▶ **Activity**
Among the lines listed below, count those that include the string "this", and state only the count.

▶ **Information supplied**
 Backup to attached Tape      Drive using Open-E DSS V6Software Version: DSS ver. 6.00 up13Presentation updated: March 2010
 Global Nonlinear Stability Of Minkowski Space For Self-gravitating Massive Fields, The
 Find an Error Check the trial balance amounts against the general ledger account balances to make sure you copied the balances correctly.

---

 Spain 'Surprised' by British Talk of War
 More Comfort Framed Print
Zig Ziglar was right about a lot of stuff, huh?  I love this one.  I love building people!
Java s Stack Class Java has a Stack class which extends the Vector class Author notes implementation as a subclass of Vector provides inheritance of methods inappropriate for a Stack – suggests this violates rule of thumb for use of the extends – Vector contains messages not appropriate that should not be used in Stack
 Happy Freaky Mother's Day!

▶ **Response**
2